__Provided data__.
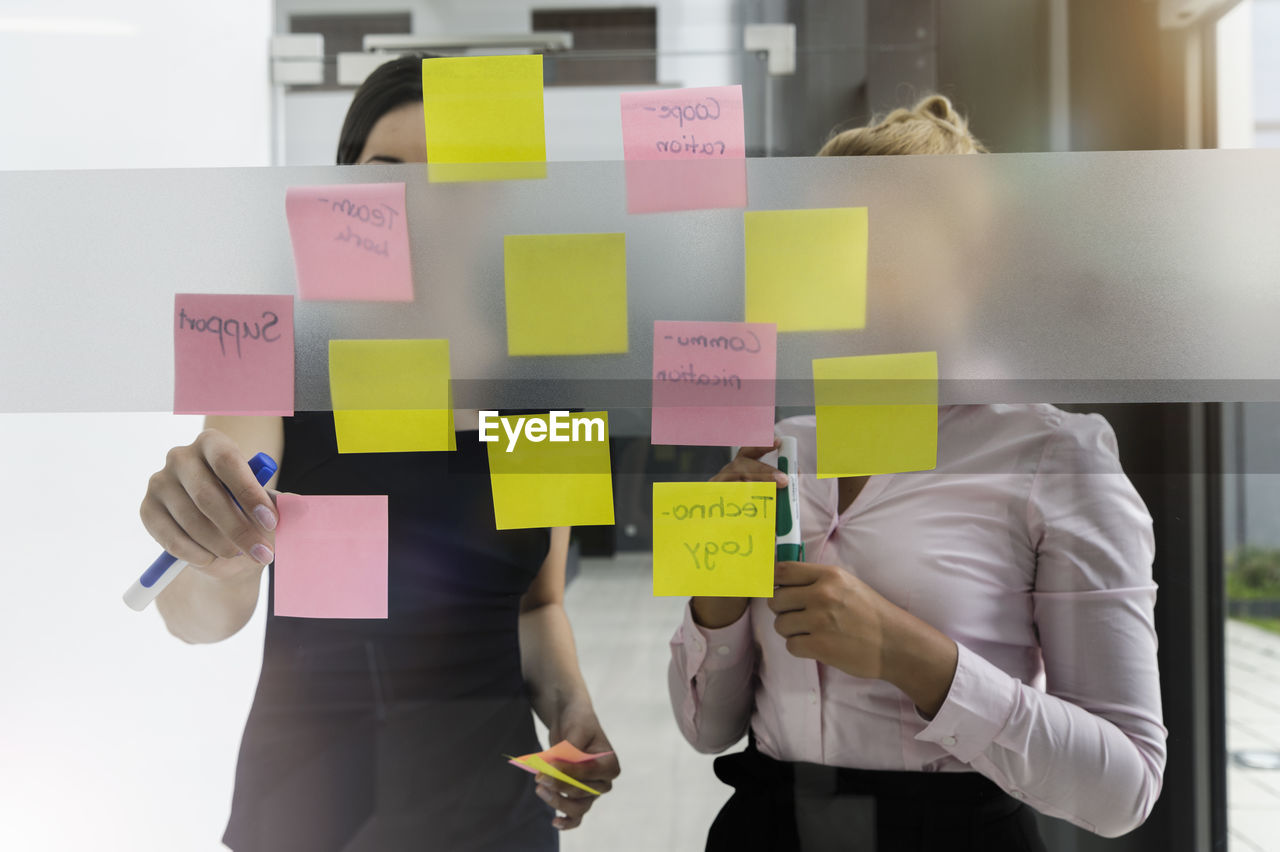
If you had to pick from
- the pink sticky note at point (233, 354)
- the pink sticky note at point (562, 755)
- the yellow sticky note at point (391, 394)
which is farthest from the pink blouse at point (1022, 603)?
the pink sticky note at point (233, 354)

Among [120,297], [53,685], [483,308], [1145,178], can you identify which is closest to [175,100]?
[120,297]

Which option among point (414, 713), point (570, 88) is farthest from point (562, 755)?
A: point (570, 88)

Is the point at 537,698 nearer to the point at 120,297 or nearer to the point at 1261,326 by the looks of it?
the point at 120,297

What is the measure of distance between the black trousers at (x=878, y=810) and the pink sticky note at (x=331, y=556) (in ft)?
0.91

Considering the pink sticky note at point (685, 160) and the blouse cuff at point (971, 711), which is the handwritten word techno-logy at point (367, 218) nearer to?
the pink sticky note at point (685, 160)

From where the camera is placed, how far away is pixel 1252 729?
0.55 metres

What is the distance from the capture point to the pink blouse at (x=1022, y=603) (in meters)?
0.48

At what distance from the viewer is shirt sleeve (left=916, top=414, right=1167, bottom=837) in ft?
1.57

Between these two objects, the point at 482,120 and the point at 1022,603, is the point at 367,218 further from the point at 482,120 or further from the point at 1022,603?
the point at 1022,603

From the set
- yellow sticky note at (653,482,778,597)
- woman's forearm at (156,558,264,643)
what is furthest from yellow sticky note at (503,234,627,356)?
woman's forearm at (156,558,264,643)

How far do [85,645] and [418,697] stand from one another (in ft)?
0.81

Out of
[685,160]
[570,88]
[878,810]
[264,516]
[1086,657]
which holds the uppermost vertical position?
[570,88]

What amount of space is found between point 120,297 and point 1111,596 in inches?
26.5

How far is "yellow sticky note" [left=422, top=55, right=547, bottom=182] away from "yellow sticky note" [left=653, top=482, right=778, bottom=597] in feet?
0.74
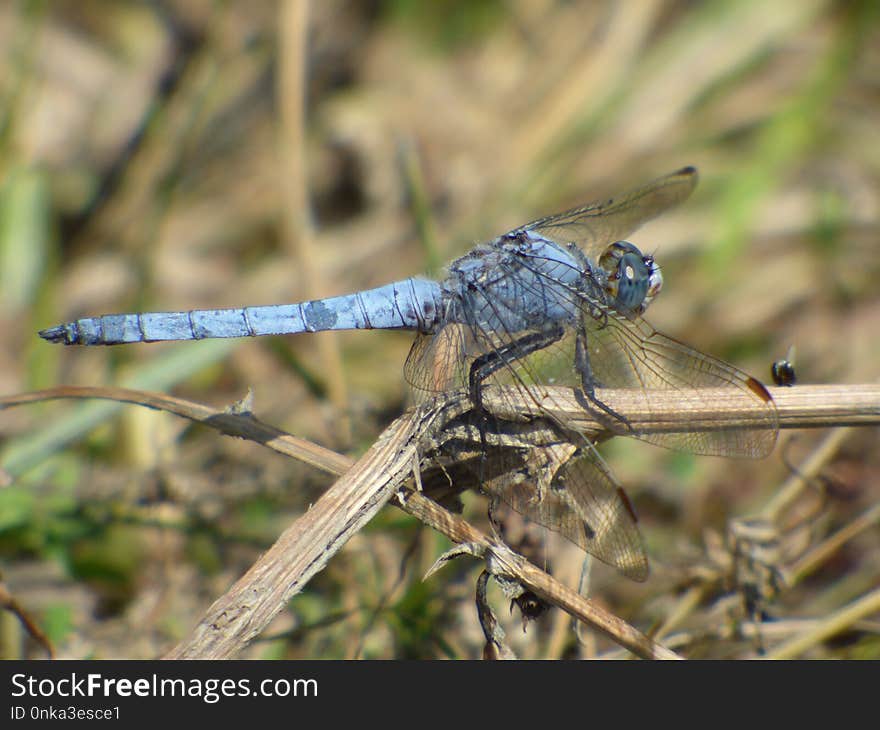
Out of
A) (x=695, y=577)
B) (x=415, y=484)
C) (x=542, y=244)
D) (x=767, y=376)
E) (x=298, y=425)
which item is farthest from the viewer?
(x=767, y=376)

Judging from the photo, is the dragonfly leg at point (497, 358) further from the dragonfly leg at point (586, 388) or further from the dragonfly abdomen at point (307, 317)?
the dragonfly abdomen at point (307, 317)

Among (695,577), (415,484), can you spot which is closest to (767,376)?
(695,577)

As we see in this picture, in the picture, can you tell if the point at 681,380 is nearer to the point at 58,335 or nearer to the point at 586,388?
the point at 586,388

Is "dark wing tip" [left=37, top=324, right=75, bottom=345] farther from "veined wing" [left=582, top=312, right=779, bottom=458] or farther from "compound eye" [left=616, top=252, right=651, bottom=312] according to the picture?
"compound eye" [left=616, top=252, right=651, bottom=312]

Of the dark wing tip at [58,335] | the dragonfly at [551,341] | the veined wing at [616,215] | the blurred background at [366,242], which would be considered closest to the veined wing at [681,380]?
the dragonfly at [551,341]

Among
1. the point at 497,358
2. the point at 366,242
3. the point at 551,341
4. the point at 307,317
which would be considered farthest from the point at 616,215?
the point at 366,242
==
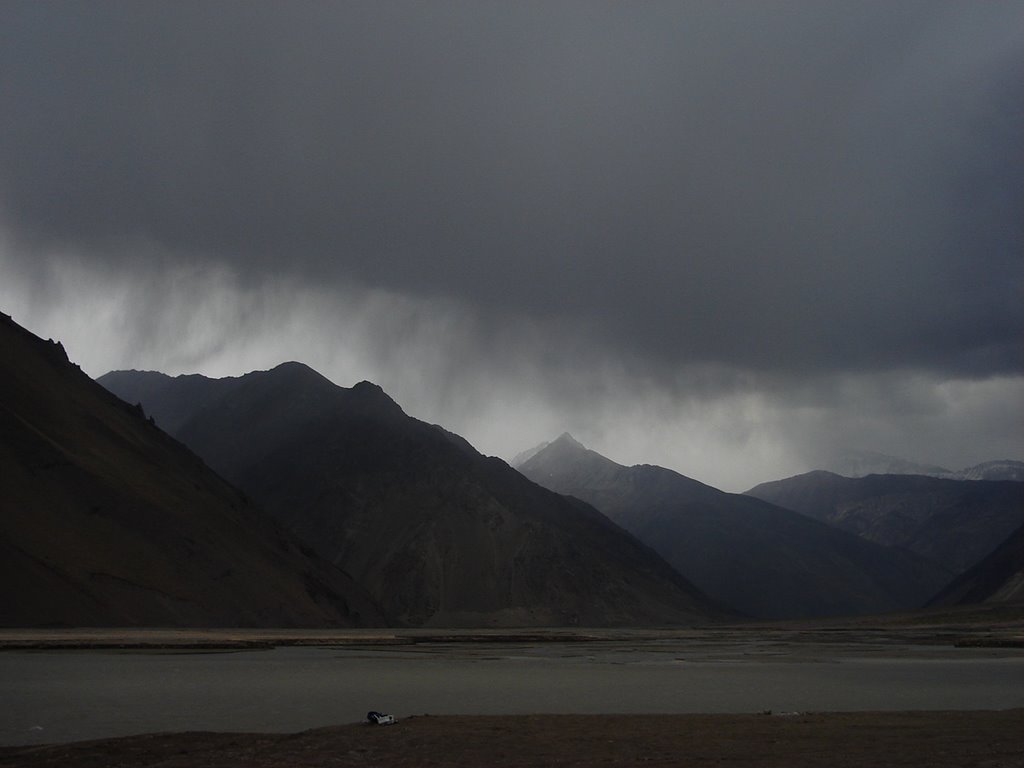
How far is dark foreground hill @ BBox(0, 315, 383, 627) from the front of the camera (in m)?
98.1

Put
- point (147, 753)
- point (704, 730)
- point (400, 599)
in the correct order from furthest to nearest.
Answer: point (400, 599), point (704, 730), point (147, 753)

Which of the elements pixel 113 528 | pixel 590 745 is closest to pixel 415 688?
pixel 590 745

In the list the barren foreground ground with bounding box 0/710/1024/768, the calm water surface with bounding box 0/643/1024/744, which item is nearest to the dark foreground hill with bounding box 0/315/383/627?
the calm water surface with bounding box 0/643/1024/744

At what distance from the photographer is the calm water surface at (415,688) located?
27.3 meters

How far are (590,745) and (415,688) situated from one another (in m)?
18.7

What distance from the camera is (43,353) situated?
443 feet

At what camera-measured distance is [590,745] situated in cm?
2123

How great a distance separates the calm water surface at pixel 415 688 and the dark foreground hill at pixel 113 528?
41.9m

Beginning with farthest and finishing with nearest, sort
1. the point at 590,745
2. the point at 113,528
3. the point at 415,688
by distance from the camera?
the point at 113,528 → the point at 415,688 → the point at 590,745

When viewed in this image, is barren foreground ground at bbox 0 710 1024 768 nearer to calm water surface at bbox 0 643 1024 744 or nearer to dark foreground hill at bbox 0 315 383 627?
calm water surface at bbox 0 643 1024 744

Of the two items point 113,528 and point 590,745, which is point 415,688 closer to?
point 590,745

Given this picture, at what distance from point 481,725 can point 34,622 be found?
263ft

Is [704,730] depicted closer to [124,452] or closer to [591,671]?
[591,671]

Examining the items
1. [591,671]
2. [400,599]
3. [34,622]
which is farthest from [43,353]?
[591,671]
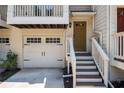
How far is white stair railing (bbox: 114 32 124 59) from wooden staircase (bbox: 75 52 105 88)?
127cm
--
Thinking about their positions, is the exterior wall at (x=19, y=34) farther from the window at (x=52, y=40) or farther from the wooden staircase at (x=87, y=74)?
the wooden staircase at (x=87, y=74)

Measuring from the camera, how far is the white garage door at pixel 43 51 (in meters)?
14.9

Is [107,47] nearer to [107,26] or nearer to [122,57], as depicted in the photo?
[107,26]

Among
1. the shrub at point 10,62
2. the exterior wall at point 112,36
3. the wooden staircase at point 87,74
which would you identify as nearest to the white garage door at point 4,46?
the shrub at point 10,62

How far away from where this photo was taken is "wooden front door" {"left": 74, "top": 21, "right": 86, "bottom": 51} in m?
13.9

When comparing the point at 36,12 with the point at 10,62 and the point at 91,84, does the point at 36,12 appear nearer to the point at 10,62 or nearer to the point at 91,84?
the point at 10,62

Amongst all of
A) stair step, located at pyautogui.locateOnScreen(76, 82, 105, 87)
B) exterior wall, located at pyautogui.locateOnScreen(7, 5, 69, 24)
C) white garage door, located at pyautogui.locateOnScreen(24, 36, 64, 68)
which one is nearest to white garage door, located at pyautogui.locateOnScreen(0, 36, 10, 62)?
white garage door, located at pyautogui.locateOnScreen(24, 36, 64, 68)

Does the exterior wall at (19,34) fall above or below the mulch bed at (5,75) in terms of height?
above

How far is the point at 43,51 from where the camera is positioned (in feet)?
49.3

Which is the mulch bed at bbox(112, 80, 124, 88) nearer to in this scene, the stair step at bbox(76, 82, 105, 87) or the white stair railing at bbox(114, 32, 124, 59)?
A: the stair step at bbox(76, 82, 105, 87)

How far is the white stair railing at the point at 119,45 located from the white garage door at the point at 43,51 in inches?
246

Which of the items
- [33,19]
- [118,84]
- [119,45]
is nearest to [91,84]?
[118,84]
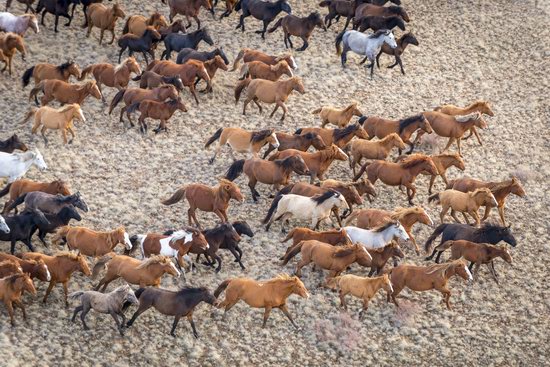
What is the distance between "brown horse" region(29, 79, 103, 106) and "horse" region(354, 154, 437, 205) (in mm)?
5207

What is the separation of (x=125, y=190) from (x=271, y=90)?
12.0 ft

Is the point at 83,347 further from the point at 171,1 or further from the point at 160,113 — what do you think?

__Task directions__.
Write out everything from the line containing "If you had to pick from" down through the line containing "A: point (570, 88)", both of those lines included, and nothing else.

__The solution__.
If you had to pick from
- the pink sticky note at point (233, 354)
- the pink sticky note at point (562, 755)
- the yellow sticky note at point (391, 394)
which is farthest from the pink blouse at point (1022, 603)?
the pink sticky note at point (233, 354)

Among [120,297], [53,685], [483,308], [1145,178], can you identify which is closest to [175,100]?
[120,297]

Which option among point (414, 713), point (570, 88) is farthest from point (562, 755)?
A: point (570, 88)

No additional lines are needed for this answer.